(Image and question rows)
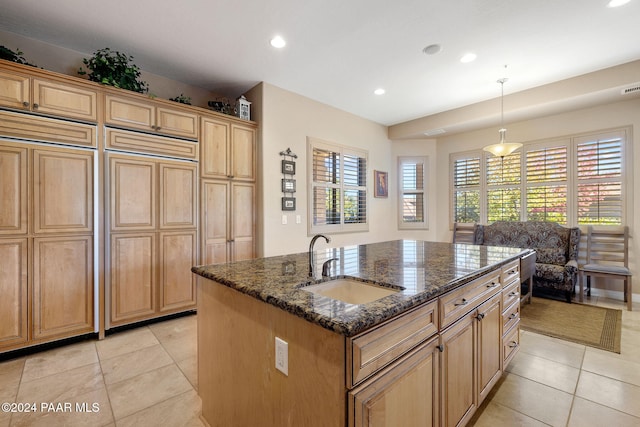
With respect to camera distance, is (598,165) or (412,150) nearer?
(598,165)

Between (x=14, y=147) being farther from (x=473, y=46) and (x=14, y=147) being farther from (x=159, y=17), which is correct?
(x=473, y=46)

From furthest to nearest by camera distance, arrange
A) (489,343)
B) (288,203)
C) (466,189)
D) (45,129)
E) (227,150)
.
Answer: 1. (466,189)
2. (288,203)
3. (227,150)
4. (45,129)
5. (489,343)

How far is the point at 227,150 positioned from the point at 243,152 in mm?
218

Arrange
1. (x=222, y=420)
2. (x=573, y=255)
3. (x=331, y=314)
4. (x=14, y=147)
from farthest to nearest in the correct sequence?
(x=573, y=255), (x=14, y=147), (x=222, y=420), (x=331, y=314)

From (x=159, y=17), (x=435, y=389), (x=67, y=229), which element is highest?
(x=159, y=17)

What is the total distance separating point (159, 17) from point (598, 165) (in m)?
5.72

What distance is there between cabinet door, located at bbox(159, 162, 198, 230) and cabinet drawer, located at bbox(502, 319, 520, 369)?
313 cm

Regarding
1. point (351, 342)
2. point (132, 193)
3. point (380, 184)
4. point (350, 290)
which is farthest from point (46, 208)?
point (380, 184)

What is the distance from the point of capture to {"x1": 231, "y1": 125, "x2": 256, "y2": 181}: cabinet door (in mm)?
3594

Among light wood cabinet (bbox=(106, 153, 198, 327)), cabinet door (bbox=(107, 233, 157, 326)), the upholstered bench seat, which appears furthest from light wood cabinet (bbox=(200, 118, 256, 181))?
the upholstered bench seat

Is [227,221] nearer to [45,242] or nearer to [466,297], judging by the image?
[45,242]

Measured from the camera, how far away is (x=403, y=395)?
1.03m

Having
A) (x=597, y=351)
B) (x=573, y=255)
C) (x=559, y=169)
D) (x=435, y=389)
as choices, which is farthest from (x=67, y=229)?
(x=559, y=169)

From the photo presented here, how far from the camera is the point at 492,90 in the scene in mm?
3988
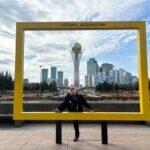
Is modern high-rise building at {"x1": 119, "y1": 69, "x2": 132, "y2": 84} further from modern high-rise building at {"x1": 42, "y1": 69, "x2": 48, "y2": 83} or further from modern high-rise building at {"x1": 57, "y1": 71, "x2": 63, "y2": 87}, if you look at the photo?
modern high-rise building at {"x1": 42, "y1": 69, "x2": 48, "y2": 83}

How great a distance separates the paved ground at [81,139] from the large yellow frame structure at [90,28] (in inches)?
33.4

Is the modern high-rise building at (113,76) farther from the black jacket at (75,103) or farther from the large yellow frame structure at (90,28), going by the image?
the black jacket at (75,103)

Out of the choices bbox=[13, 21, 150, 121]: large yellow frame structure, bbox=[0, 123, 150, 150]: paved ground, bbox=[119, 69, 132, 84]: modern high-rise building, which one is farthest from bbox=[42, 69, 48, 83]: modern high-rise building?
bbox=[119, 69, 132, 84]: modern high-rise building

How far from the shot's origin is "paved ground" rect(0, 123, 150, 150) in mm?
9211

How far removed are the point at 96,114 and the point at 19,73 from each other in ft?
8.66

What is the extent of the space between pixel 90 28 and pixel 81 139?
379 cm

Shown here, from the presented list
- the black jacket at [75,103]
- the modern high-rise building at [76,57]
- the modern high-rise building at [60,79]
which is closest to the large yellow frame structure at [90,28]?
the black jacket at [75,103]

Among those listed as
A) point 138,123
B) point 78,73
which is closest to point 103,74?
point 78,73

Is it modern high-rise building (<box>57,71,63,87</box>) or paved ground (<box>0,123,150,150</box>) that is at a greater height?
modern high-rise building (<box>57,71,63,87</box>)

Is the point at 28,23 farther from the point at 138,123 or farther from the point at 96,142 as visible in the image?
the point at 138,123

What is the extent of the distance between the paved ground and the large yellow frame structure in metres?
0.85

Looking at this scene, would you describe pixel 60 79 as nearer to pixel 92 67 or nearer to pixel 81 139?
pixel 92 67

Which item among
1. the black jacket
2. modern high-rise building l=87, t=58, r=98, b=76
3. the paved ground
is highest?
modern high-rise building l=87, t=58, r=98, b=76

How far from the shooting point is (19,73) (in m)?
9.43
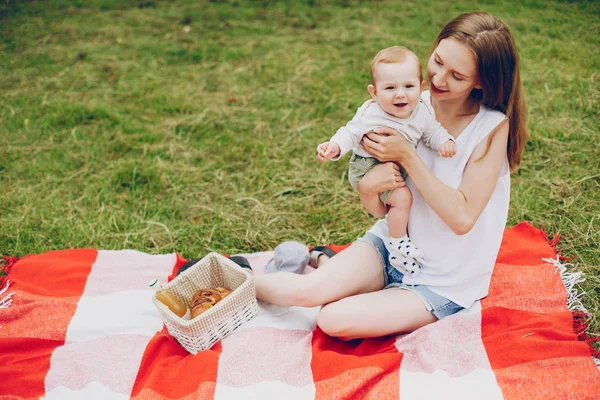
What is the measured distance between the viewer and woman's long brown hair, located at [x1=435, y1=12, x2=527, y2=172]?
7.22 feet

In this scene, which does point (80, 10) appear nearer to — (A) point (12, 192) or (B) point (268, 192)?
(A) point (12, 192)

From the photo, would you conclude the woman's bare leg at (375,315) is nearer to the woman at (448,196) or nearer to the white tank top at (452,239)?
the woman at (448,196)

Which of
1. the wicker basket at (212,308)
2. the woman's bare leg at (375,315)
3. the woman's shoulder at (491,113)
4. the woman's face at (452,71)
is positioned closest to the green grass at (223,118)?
the wicker basket at (212,308)

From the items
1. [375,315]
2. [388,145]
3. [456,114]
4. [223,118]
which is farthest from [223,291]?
[223,118]

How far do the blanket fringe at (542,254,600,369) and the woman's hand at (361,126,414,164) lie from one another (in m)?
1.13

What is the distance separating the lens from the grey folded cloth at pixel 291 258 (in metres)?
3.05

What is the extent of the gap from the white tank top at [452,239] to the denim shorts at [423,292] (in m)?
0.03

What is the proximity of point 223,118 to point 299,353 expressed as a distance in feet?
9.31

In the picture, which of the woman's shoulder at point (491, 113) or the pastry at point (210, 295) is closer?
the woman's shoulder at point (491, 113)

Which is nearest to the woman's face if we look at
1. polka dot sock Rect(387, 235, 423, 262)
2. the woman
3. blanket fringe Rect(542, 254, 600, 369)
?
the woman

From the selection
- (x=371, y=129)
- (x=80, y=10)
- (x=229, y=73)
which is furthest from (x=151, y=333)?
(x=80, y=10)

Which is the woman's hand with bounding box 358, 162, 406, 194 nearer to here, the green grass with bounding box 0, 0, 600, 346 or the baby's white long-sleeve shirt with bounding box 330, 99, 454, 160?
the baby's white long-sleeve shirt with bounding box 330, 99, 454, 160

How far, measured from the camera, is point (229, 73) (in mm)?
5523

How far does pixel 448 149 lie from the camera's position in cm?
241
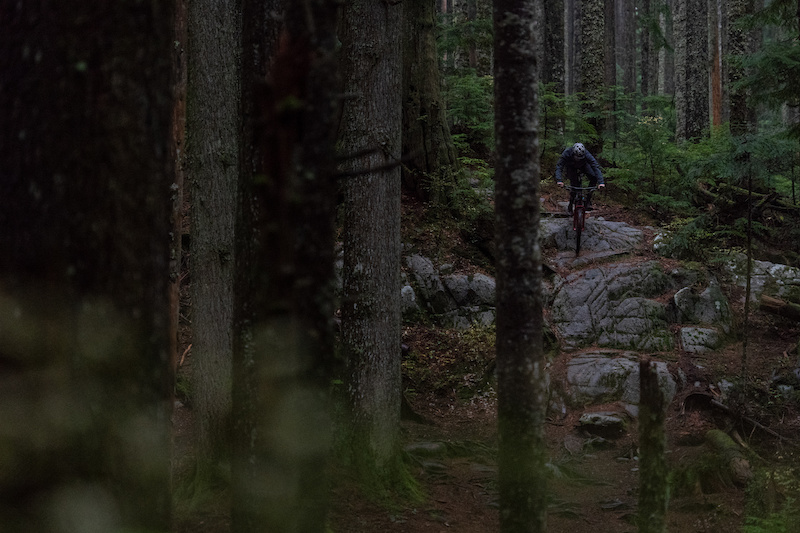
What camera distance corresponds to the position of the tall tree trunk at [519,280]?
394cm

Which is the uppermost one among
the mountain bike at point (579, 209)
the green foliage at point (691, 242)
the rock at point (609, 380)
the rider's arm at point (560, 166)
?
the rider's arm at point (560, 166)

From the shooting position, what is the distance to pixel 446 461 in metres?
Result: 7.66

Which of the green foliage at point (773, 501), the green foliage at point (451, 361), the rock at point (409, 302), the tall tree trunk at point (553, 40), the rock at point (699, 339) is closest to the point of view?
the green foliage at point (773, 501)

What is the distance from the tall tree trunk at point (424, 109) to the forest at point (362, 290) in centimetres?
6

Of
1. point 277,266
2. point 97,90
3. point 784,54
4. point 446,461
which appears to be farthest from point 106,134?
point 784,54

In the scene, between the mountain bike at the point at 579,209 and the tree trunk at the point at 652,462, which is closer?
the tree trunk at the point at 652,462

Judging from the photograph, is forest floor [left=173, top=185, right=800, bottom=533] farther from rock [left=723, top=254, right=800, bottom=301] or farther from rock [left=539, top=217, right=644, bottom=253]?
rock [left=539, top=217, right=644, bottom=253]

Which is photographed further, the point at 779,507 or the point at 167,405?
the point at 779,507

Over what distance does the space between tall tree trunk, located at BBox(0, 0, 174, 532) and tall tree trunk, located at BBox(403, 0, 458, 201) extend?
32.9 feet

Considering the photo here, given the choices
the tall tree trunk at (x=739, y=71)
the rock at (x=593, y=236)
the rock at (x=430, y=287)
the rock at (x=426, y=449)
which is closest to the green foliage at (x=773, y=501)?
the rock at (x=426, y=449)

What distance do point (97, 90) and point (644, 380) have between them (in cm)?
378

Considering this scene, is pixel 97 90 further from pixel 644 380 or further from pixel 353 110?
pixel 353 110

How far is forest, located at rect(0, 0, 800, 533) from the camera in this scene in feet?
6.93

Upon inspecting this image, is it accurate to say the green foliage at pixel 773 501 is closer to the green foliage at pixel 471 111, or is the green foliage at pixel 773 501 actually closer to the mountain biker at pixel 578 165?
the mountain biker at pixel 578 165
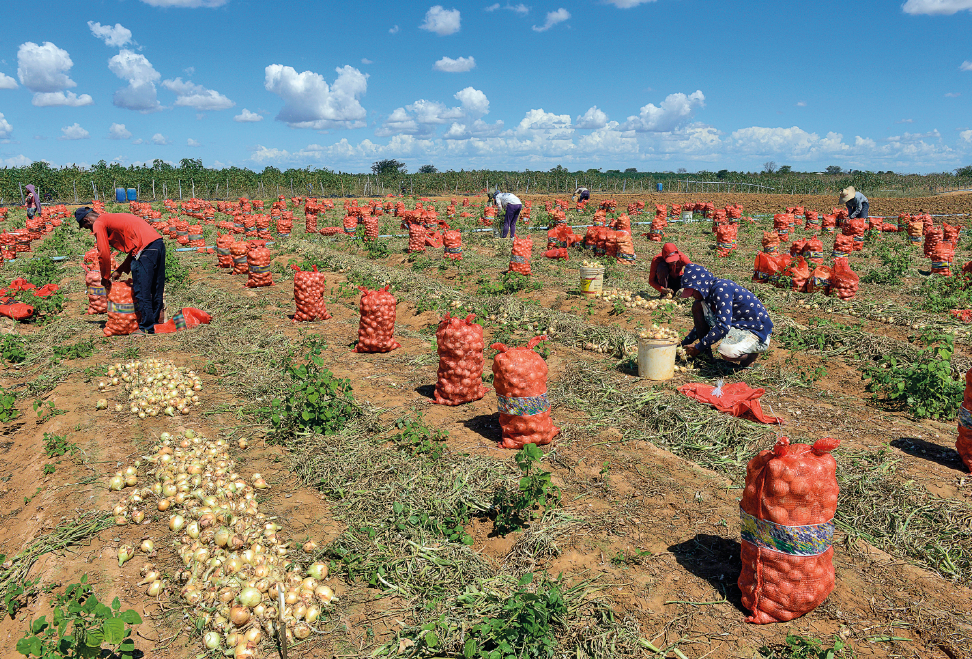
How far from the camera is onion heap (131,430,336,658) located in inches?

**What you need to do**
Lay out the rows above as a numbered list, from the line containing "From the items" up to and including the line containing "Result: 7.66". Skip blank lines and leave the pictures out.

**Result of this exercise**
1. From the items
2. 1. [375,315]
3. 2. [388,145]
4. 3. [456,114]
5. 4. [223,118]
6. which is farthest from [223,291]?
7. [223,118]
8. How far do the blanket fringe at (542,254,600,369) and the woman's hand at (361,126,414,164) lie from one another (in m)?
9. 1.13
10. What is the distance separating the lens from the grey folded cloth at pixel 291 258 (in metres)?
11. 3.05
12. What is the extent of the gap from the white tank top at [452,239] to the denim shorts at [423,292] (in m)?
13. 0.03
14. What is the proximity of point 223,118 to point 299,353 expressed as a distance in feet?
15. 9.31
16. In the picture, which of the woman's shoulder at point (491, 113) or the pastry at point (210, 295) is closer?
17. the woman's shoulder at point (491, 113)
18. Which is nearest to the woman's face if we look at
19. 1. polka dot sock Rect(387, 235, 423, 262)
20. 2. the woman
21. 3. blanket fringe Rect(542, 254, 600, 369)
22. ?
23. the woman
24. From the selection
25. - (x=371, y=129)
26. - (x=80, y=10)
27. - (x=229, y=73)
28. which is furthest from (x=151, y=333)?
29. (x=80, y=10)
30. Which is the woman's hand with bounding box 358, 162, 406, 194 nearer to here, the green grass with bounding box 0, 0, 600, 346 or the baby's white long-sleeve shirt with bounding box 330, 99, 454, 160?
31. the baby's white long-sleeve shirt with bounding box 330, 99, 454, 160
32. How far, measured from the camera, is point (229, 73) (in mm)?
33. 5523
34. How far does pixel 448 149 lie from the camera's position in cm?
35. 241
36. What camera distance corresponds to the position of the tall tree trunk at [519,280]?
37. 394cm
38. Which is the uppermost one among
39. the mountain bike at point (579, 209)
40. the green foliage at point (691, 242)
41. the rock at point (609, 380)
42. the rider's arm at point (560, 166)
43. ?
44. the rider's arm at point (560, 166)
45. From the shooting position, what is the distance to pixel 446 461 in metres?
46. Result: 7.66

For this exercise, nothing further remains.